The lawsuit alleges that the University of North Texas violated Timothy Jackson's First and Fourteenth Amendment rights by removing him from the academic journal he co-founded after publishing a symposium of articles some students and faculty found to be "racist."

The university's action stems from an incident in November 2019 in which Philip Ewell, a professor at Hunter College of the City University of New York delivered a speech entitled “Music Theory’s White Racial Frame” at the Society for Music Theory (SMT). Ewell then published a paper based on this talk, in which he describes himself as “a Black person - the only associate professor who self-identified as such in the 2018 SMT demographic report - but … a practitioner of what I call ‘white music theory.’”

The lawsuit states that “Ewell complained that “music theory is white” because whites account for 84.2% of the membership of the Society for Music Theory and 93.9% of the associate and full professors in music theory.” 

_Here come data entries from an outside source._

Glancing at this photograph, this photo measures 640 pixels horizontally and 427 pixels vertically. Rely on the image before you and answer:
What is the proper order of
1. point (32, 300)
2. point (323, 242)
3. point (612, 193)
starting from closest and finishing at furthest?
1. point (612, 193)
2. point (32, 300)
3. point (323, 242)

Ewell, in his paper, went on to denounce the late Jewish music theorist, composer, and teacher Heinrich Schenker as “an ardent racist and German nationalist,” and claimed that “our white racial frame seeks to shield Schenker from unwanted criticism.” He also criticized Schenkerian scholars, accusing them of “Schenkerian apologia - in which White persons severed Schenker’s racist convictions from his music theories in order to promote Schenkerism.”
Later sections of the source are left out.